[Instrucciones]
[A] Indica, según el extracto del documento, qué nombre recibía la vía clandestina por la que huían los fugitivos nazis.
[B] Cita del extracto del documento el pasaje que va desde «La ruta de Die» hasta «novelista Christopher Simpson.».

[Extracto del documento]
_ _ _

Los miles de fugitivos nazis que habían participado en los crímenes que habían sido juzgados en Nuremberg captaron el mensaje tras estas ejecuciones ejemplares. A quien tuviese la más mínima sospecha de que podría ser capturado, más le valdría cambiar de nombre y arreglárselas para salir de Alemania. Muchos de estos hombres prefirieron quedarse en su país, simplemente cambiando de identidad y de vida. Otros decidieron ocultarse y un pequeño número optó por abandonar Alemania. La huida no era tan fácil: las fronteras estaban estrechamente vigiladas y plagadas de puntos de control; a ojos de los aliados, prácticamente cualquier alemán varón y adulto era sospechoso. Sin embargo, a pesar de estas medidas, se estima que miles de criminales de guerra lograron escapar de la justicia.

Muchos historiadores creen que pudieron fugarse de Alemania gracias a una especie de red informal compuesta por nazis exculpados y simpatizantes varios, que se escudaba bajo el nombre de asociaciones alemanas legales de cooperación internacional. Su misión era proporcionar pasaportes falsos y rutas seguras para la huida al extranjero a través de una vía clandestina conocida como «la Araña» (Die Spinne, en alemán). La primera parte de la ruta consistía en llegar a la frontera sur de Alemania sin ser descubiertos por los militares franceses, británicos, estadounidenses o rusos. Para ello se habían dispuesto una serie de alojamientos seguros —graneros, chozas o refugios de montaña— a lo largo del camino, controlados por simpatizantes del depuesto régimen nazi. Desde allí los fugitivos cruzaban los Alpes por caminos fronterizos y pasaban a Austria o Suiza y, después, a Italia.

La ruta de Die Spinne contaba también con unos aliados involuntarios: los santuarios católicos de la llamada «ruta de los monasterios», donde los monjes normalmente acogían a todos los fugitivos sin preguntarles si eran judíos que huían de los nazis o nazis que huían de la justicia. Sin embargo, no todos los religiosos católicos ayudaron a los nazis sin percatarse de ello. Existen pruebas de que al menos un alto jerarca vaticano era algo más que un simple simpatizante del nacionalsocialismo y de las teorías de Hitler: el obispo alemán Alois Hudal estaba convencido de que el nazismo podía beneficiar a la Iglesia católica como respuesta contra el comunismo, «un movimiento político en el que la Iglesia veía al mismo demonio. Por eso, el obispo Hudal tuvo un especial interés en ayudar a escapar a los criminales de guerra», asegura el novelista Christopher Simpson.

Wilhelm Hottl, un espía nazi superviviente, va más allá, al asegurar que «desde el principio, el papa Pío XII —que había sido nuncio de Su Santidad (embajador del Vaticano) en Alemania antes de ser elegido— era profundamente anticomunista y conocía los tejemanejes del obispo Hudal». Es más, lo dejó actuar a su antojo, pues en cierto modo era la forma de ayudar sin tener que involucrarse personalmente. Por el contrario, hay quienes afirman, como Eli Rosenbaum, alto cargo de la Oficina de Investigaciones Especiales del Departamento de Justicia de Estados Unidos, que a pesar de las actividades de algunos miembros de la jerarquía católica, «no era ésta la política oficial del Vaticano».

_ _ _

[Extracto de datos]
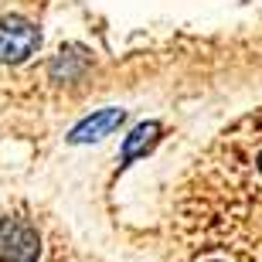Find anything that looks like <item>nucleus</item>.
<instances>
[{
  "label": "nucleus",
  "instance_id": "nucleus-1",
  "mask_svg": "<svg viewBox=\"0 0 262 262\" xmlns=\"http://www.w3.org/2000/svg\"><path fill=\"white\" fill-rule=\"evenodd\" d=\"M58 242L31 208L0 204V262H55Z\"/></svg>",
  "mask_w": 262,
  "mask_h": 262
},
{
  "label": "nucleus",
  "instance_id": "nucleus-2",
  "mask_svg": "<svg viewBox=\"0 0 262 262\" xmlns=\"http://www.w3.org/2000/svg\"><path fill=\"white\" fill-rule=\"evenodd\" d=\"M41 45V34L34 24H28L24 17H4L0 20V61L17 65V61L31 58Z\"/></svg>",
  "mask_w": 262,
  "mask_h": 262
},
{
  "label": "nucleus",
  "instance_id": "nucleus-3",
  "mask_svg": "<svg viewBox=\"0 0 262 262\" xmlns=\"http://www.w3.org/2000/svg\"><path fill=\"white\" fill-rule=\"evenodd\" d=\"M123 119H126V109H99L96 116H89L85 123H78L68 140H72V143H92V140H102V136L113 133Z\"/></svg>",
  "mask_w": 262,
  "mask_h": 262
},
{
  "label": "nucleus",
  "instance_id": "nucleus-4",
  "mask_svg": "<svg viewBox=\"0 0 262 262\" xmlns=\"http://www.w3.org/2000/svg\"><path fill=\"white\" fill-rule=\"evenodd\" d=\"M154 136H157V123H143V126H136L133 133H129V140L123 143V157H136L140 150H146V146L154 143Z\"/></svg>",
  "mask_w": 262,
  "mask_h": 262
}]
</instances>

_ _ _

[Respuestas por tarea]
[A] Se la conocía como «la Araña» (Die Spinne, en alemán).

[B]
La ruta de Die Spinne contaba también con unos aliados involuntarios: los santuarios católicos de la llamada «ruta de los monasterios», donde los monjes normalmente acogían a todos los fugitivos sin preguntarles si eran judíos que huían de los nazis o nazis que huían de la justicia. Sin embargo, no todos los religiosos católicos ayudaron a los nazis sin percatarse de ello. Existen pruebas de que al menos un alto jerarca vaticano era algo más que un simple simpatizante del nacionalsocialismo y de las teorías de Hitler: el obispo alemán Alois Hudal estaba convencido de que el nazismo podía beneficiar a la Iglesia católica como respuesta contra el comunismo, «un movimiento político en el que la Iglesia veía al mismo demonio. Por eso, el obispo Hudal tuvo un especial interés en ayudar a escapar a los criminales de guerra», asegura el novelista Christopher Simpson.